── Dataset records ──

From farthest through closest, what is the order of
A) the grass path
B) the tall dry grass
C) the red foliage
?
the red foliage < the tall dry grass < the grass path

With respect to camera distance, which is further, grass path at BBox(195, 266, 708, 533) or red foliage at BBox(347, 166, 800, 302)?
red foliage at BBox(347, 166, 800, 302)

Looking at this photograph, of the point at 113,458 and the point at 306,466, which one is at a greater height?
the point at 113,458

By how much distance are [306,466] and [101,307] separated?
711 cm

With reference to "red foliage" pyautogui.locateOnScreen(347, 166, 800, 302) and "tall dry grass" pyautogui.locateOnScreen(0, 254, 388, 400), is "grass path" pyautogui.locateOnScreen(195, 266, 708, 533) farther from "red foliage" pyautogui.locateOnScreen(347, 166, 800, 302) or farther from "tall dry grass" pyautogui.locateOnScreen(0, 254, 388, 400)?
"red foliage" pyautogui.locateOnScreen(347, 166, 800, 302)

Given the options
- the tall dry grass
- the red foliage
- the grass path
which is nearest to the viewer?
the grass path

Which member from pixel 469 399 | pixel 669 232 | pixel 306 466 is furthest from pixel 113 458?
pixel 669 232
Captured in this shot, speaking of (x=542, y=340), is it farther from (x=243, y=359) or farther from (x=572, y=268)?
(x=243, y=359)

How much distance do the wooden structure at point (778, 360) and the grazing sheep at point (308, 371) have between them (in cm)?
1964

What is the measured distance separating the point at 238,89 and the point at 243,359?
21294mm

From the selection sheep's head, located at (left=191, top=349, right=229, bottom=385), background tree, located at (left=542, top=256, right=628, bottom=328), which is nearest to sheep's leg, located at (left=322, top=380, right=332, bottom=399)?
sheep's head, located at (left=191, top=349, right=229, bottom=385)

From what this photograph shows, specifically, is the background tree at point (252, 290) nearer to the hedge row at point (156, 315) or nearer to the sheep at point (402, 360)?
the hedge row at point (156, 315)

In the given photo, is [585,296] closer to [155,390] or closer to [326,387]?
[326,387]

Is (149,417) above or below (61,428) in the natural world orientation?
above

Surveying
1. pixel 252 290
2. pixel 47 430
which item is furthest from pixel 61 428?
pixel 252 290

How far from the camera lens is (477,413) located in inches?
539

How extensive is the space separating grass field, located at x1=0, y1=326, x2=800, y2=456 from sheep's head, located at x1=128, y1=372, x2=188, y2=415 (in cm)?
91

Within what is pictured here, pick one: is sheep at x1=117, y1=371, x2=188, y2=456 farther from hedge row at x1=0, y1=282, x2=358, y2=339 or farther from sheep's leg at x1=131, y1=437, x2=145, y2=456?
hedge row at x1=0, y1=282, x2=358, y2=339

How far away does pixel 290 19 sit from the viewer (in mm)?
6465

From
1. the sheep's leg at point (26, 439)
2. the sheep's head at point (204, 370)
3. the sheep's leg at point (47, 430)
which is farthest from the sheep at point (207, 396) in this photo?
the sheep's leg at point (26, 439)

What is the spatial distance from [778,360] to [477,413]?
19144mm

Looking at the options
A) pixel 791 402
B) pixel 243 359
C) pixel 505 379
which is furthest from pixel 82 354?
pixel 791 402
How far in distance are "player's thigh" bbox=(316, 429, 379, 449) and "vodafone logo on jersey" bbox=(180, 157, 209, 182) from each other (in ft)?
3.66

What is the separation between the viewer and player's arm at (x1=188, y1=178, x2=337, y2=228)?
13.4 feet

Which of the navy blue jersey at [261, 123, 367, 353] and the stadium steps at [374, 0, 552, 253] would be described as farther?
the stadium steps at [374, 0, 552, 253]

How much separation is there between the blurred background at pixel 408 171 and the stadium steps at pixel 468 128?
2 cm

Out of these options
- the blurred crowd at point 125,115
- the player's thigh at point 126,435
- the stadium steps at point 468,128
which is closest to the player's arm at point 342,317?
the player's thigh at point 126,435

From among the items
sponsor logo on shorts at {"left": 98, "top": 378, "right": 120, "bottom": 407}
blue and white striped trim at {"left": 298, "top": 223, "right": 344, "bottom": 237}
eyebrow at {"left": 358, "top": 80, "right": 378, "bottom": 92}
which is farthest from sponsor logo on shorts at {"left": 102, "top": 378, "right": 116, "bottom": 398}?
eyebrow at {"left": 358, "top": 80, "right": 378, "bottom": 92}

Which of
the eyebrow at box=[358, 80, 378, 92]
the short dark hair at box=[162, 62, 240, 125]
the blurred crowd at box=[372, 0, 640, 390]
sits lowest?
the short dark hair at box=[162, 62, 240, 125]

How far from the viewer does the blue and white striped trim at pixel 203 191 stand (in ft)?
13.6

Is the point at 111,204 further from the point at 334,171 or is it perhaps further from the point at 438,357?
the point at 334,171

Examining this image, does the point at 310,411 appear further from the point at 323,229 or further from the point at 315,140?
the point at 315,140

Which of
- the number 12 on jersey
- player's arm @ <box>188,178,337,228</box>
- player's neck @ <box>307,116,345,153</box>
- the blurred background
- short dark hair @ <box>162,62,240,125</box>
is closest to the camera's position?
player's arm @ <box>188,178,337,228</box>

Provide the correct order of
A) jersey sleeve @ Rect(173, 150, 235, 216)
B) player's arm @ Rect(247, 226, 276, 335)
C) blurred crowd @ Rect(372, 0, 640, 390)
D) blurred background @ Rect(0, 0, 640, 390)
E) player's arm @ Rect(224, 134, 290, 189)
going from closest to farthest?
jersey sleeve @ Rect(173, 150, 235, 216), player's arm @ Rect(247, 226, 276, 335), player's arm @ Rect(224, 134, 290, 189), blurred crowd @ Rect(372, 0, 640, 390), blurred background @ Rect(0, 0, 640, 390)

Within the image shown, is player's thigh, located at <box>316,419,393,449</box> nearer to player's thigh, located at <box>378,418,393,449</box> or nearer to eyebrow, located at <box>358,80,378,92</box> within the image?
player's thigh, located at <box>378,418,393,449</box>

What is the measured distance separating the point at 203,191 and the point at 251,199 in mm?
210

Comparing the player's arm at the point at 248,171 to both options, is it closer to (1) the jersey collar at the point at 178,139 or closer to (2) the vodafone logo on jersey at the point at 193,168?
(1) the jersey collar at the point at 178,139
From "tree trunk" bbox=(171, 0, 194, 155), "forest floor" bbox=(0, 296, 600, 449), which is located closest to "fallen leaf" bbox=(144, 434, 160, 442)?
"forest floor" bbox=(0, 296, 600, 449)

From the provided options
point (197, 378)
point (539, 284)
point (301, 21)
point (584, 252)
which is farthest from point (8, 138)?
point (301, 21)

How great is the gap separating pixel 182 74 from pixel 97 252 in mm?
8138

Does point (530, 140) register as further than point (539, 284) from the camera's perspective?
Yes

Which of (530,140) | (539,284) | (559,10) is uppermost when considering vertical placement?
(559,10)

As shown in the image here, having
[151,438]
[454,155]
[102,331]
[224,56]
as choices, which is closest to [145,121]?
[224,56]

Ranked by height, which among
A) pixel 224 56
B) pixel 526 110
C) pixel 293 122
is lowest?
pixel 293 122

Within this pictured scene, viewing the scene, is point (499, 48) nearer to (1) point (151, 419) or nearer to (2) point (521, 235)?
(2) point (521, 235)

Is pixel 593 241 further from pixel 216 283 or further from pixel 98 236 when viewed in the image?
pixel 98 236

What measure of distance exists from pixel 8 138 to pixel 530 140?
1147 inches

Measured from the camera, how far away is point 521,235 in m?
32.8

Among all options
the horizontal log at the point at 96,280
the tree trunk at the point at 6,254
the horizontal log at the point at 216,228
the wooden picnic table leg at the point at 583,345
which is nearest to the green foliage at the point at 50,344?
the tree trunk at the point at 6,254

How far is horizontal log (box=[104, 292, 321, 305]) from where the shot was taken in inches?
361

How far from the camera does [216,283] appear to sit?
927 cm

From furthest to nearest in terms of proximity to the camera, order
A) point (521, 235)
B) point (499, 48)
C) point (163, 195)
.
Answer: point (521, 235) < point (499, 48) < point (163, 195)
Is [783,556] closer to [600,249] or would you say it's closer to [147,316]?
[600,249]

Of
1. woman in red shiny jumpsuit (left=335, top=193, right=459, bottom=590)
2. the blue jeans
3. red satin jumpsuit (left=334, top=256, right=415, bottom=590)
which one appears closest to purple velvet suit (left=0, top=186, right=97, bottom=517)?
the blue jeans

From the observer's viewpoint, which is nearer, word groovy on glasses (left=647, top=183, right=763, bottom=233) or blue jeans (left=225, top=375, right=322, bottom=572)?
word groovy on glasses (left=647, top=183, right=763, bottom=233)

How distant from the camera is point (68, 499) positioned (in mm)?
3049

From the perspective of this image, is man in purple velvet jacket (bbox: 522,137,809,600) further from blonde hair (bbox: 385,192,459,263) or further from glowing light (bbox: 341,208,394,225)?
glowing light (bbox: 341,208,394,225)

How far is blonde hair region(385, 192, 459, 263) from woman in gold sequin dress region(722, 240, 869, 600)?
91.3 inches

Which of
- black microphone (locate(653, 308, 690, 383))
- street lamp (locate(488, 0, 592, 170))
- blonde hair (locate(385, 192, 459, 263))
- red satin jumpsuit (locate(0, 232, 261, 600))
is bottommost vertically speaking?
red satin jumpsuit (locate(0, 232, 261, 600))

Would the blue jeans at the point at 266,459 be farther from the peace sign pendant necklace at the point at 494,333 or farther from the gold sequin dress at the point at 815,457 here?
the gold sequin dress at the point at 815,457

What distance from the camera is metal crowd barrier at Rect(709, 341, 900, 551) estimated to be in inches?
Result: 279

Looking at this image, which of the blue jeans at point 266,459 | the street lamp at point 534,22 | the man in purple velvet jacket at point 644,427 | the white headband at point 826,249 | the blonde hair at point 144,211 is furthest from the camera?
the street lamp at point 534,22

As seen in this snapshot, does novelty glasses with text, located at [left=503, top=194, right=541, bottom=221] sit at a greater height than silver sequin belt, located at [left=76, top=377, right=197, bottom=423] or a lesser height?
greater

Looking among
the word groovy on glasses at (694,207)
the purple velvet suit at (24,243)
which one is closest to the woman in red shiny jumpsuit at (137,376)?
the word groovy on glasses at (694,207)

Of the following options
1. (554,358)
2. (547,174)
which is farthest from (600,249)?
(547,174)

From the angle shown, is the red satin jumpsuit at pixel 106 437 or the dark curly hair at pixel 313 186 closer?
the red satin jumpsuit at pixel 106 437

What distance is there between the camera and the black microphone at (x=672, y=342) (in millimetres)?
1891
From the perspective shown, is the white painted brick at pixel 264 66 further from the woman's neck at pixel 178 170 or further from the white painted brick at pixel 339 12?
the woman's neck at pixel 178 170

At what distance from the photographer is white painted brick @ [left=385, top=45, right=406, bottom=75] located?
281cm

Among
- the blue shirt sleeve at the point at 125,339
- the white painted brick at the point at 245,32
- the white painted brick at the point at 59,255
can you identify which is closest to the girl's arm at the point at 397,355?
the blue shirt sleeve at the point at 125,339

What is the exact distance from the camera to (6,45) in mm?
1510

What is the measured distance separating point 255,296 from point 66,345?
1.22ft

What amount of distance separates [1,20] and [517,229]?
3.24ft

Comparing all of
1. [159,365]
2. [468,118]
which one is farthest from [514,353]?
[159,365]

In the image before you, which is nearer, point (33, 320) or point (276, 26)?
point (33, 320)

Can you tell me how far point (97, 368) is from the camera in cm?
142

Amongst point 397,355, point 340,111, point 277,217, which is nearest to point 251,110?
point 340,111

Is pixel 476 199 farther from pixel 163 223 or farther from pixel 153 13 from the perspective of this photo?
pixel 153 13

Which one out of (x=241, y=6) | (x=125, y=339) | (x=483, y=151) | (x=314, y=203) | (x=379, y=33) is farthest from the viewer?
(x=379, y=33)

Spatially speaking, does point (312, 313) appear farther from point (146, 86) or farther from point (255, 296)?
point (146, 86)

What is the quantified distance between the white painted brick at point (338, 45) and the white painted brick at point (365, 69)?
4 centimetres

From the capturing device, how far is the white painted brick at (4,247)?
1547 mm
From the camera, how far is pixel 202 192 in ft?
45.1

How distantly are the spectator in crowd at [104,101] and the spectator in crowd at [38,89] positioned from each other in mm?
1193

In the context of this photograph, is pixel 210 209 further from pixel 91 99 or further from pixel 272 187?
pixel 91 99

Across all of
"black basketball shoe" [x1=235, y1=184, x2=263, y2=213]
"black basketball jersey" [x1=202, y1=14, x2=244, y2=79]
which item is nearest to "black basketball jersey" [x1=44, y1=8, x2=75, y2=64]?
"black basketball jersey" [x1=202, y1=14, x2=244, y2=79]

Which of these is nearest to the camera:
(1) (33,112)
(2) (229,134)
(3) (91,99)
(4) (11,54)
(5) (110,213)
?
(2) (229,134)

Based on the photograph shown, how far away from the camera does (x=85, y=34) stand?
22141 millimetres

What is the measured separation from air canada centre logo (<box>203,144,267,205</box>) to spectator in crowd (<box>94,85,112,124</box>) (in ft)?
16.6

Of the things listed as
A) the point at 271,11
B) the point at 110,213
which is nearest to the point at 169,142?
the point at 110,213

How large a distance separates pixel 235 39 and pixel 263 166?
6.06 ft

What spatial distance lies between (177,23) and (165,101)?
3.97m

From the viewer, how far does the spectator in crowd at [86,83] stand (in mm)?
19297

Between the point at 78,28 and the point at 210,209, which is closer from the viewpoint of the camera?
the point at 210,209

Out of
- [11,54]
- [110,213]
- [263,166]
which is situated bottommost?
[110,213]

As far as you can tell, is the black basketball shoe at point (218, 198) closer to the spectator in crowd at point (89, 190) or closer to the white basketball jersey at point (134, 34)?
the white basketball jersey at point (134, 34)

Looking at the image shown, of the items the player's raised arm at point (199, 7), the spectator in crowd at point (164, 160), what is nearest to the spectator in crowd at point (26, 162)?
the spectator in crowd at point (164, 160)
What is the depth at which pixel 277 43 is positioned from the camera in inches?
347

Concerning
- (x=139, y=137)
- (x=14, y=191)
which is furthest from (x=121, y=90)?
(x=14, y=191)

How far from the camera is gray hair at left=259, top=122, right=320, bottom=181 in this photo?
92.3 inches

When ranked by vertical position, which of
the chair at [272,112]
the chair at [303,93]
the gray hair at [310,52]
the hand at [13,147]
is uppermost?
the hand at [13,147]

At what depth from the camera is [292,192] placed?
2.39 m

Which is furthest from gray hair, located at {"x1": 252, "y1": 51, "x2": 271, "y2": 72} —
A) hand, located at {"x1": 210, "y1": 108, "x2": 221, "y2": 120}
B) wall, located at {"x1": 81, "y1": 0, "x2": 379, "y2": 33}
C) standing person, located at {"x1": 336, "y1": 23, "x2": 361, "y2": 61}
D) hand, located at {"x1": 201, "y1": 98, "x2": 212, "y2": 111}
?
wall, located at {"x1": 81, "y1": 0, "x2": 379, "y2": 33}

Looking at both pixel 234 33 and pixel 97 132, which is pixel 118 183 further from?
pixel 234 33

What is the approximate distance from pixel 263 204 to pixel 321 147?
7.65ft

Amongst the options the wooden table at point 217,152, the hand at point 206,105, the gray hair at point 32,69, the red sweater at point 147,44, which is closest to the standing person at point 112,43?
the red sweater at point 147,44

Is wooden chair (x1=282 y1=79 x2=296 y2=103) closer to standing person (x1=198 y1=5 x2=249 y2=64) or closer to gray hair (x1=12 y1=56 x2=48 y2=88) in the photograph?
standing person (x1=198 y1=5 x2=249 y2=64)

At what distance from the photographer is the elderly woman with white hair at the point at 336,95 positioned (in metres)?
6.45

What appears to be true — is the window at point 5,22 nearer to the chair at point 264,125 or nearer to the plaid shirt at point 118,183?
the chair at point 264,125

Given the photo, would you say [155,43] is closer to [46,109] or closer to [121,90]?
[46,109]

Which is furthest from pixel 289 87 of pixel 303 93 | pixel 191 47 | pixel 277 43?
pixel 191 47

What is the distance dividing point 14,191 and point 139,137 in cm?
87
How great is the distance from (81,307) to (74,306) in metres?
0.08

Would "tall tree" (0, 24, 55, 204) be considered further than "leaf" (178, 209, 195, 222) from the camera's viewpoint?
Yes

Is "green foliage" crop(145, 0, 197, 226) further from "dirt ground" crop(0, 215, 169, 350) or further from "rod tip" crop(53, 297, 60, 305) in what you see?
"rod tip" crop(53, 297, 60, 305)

───

Problem requirements: Starting at the line that contains "Looking at both", repeat each line exactly through the last one in the listing. Include both of those lines and nothing more.

Final result:
Looking at both pixel 234 33 and pixel 97 132, which is pixel 118 183 further from?
pixel 234 33

What is the approximate distance from pixel 263 204 to pixel 321 147?
7.65ft

Amongst the options the wooden table at point 217,152, the hand at point 206,105, the gray hair at point 32,69, the red sweater at point 147,44, which is closest to the standing person at point 112,43?
the red sweater at point 147,44

Is wooden chair (x1=282 y1=79 x2=296 y2=103) closer to standing person (x1=198 y1=5 x2=249 y2=64) or closer to gray hair (x1=12 y1=56 x2=48 y2=88) in the photograph?
standing person (x1=198 y1=5 x2=249 y2=64)

At what distance from the photographer is the elderly woman with white hair at the point at 336,95 positioned (in metres)?
6.45

What appears to be true — is the window at point 5,22 nearer to the chair at point 264,125 or nearer to the plaid shirt at point 118,183?
the chair at point 264,125

Given the photo, would you say [155,43] is closer to [46,109] or closer to [121,90]?
[46,109]

Which is furthest from pixel 289 87 of pixel 303 93 | pixel 191 47 | pixel 277 43?
pixel 191 47

What is the distance dividing point 14,191 and point 139,137 in cm?
87
How great is the distance from (81,307) to (74,306) in metres?
0.08

Would "tall tree" (0, 24, 55, 204) be considered further than "leaf" (178, 209, 195, 222) from the camera's viewpoint?
Yes

Is "green foliage" crop(145, 0, 197, 226) further from "dirt ground" crop(0, 215, 169, 350) or further from "rod tip" crop(53, 297, 60, 305) in what you see?
"rod tip" crop(53, 297, 60, 305)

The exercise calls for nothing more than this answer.